Three killed and dozens injured as US passenger train derails after crashing into truck in Missouri
Three people have been killed and dozens more injured after a passenger train travelling from Los Angeles to Chicago struck a lorry and derailed in a remote area of Missouri, officials said.
Two of those killed were on the Amtrak train and one was in the lorry, said Missouri State Highway Patrol spokesman corporal Justin Dunn.
Hospitals reported receiving more than 40 patients from the crash and were expecting more after carriages tumbled off the tracks and landed on their sides.
Amtrak’s Southwest chief was carrying about 207 passengers and crew members when the collision happened near Mendon at a rural intersection on a gravel road with no lights or electronic controls, according to the highway patrol.
Officials are still trying to determine the exact number of people on board. Seven carriages derailed, the patrol said.
Rob Nightingale said he was dozing off in his sleeper compartment when the lights flickered and the train rocked back and forth.
“It was like slow motion. Then all of a sudden I felt it tip my way. I saw the ground coming towards my window, and all the debris and dust,” Mr Nightingale said. “Then it sat on its side and it was complete silence. I sat there and didn’t hear anything. Then I heard a little girl next door crying.”
Mr Nightingale was unhurt and he and other passengers were able to climb out of the overturned train carriage through a window.
The collision broke the lorry apart, he said.

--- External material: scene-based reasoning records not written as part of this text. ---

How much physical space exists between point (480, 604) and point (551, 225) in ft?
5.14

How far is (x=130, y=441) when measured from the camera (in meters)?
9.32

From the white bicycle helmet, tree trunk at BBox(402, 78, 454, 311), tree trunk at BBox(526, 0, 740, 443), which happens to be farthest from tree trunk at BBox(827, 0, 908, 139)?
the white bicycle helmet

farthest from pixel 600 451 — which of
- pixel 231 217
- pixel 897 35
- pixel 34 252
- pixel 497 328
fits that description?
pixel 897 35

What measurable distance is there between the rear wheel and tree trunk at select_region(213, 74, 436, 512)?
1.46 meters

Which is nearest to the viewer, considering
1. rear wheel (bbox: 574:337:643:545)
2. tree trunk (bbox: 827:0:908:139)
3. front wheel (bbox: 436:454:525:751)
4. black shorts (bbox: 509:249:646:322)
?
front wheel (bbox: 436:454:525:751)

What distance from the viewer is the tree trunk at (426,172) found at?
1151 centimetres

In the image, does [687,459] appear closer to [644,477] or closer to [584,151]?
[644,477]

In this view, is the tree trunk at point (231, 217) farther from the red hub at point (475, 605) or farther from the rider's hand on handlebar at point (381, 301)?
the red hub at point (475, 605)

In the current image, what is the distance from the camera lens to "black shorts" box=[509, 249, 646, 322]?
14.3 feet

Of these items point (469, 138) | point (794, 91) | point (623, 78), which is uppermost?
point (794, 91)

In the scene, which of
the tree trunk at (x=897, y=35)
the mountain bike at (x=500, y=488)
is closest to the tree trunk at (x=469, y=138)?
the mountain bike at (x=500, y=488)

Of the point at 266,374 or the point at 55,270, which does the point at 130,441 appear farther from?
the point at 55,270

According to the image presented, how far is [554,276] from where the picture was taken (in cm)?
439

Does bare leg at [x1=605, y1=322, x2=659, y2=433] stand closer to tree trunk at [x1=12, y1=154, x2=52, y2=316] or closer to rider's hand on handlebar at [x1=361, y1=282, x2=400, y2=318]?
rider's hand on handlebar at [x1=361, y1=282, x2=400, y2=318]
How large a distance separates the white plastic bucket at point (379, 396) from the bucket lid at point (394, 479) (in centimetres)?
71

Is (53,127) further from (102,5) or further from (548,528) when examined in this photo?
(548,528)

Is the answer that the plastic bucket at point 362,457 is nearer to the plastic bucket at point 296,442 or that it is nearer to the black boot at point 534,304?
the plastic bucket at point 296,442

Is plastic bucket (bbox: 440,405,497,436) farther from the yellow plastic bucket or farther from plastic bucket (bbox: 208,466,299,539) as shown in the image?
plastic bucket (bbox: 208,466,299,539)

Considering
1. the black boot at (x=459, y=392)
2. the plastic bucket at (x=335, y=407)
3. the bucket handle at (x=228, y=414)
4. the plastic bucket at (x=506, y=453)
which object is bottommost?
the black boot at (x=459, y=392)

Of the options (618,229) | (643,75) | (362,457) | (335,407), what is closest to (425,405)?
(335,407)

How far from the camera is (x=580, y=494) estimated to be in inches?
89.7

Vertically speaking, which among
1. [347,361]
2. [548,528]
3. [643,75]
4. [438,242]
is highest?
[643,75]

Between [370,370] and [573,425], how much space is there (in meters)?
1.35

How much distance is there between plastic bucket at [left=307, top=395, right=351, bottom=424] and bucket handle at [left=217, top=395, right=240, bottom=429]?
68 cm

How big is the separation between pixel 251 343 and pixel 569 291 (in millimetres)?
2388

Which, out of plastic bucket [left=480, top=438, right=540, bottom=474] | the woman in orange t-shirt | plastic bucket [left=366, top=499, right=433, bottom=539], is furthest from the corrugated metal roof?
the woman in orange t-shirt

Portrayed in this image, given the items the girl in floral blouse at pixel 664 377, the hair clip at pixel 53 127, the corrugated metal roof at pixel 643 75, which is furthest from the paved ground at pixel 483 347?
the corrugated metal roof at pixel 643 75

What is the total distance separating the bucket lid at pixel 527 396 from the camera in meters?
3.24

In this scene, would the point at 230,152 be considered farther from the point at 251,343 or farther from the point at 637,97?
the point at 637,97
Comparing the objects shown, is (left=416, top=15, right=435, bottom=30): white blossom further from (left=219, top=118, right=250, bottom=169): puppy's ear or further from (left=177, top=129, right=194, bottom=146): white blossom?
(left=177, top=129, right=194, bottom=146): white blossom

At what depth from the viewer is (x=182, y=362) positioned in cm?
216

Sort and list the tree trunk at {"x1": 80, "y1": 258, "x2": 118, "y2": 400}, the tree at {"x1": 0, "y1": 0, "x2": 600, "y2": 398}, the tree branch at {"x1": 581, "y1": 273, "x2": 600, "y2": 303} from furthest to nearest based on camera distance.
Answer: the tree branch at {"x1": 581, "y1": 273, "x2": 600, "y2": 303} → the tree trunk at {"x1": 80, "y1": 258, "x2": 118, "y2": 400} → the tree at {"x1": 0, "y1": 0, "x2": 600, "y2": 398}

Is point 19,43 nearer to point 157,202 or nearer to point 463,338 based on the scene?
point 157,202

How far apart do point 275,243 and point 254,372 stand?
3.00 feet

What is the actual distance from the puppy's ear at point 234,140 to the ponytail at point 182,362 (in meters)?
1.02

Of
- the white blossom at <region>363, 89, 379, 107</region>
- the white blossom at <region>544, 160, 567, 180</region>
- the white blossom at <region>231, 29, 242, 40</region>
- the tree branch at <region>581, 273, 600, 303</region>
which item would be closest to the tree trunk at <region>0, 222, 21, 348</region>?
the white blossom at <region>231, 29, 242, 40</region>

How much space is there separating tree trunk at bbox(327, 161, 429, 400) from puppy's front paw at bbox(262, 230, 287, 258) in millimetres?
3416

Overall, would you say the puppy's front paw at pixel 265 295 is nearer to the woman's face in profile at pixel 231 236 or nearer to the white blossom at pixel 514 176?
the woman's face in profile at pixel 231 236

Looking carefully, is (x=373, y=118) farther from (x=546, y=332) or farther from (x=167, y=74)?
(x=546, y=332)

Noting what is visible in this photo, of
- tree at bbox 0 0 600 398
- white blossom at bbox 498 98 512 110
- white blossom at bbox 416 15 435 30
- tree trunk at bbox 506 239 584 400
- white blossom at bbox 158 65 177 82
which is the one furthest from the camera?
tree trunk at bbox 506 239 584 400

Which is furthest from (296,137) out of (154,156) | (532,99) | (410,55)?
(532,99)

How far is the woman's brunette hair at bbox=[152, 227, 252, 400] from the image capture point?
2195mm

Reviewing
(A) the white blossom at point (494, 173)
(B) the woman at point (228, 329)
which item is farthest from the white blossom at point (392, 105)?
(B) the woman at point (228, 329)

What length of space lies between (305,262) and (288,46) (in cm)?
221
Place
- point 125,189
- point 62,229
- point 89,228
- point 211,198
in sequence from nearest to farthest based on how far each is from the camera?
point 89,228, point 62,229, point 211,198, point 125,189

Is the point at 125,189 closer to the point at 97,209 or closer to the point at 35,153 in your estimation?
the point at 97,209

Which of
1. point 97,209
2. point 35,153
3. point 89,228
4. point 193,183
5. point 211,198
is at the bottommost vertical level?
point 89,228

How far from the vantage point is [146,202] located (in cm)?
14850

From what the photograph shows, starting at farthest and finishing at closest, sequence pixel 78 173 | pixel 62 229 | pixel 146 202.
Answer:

“It was all over the tracks,” said Mr Nightingale, an art gallery owner from New Mexico, who said he regularly travels on Amtrak services to Chicago.
It is too early to speculate on why the lorry was on the tracks, said National Transportation Safety Board (NTSB) chairwoman Jennifer Homendy.
A team of NTSB investigators will arrive on Tuesday, she said. Trains will not be able to run on the track for “a matter of days” while they gather evidence, she added.
Passenger Dian Couture was in the dining carriage with her husband celebrating their 40th wedding anniversary when she heard a loud noise and the train wobbled and then crashed onto its side.
“The people on our left-hand side flew across and hit us, and then we were standing on the windows on the right-hand side of the car,” Mrs Couture said. “Two gentlemen in the front came up, stacked a bunch of things and popped out the window and literally pulled us out by our hands.”
Mike Spencer, who grows corn and soybeans on the land surrounding the intersection where the crash occurred, said everyone in Mendon understands that the intersection is dangerous, especially for those driving heavy, slow farm equipment.
The approach to the tracks is on an inclining gravel road and it is difficult to see trains coming in either direction, he said.
Mr Spencer said he had contacted officials about the potential danger.
It was the second Amtrak collision in as many days. Three people in a car were killed on Sunday afternoon when an Amtrak commuter train smashed into it in Northern California, authorities said.
The Southwest Chief takes about two days to travel from Los Angeles to Chicago, picking up passengers at stops in between.
Mendon, with a population of about 160, is about 84 miles north-east of Kansas City.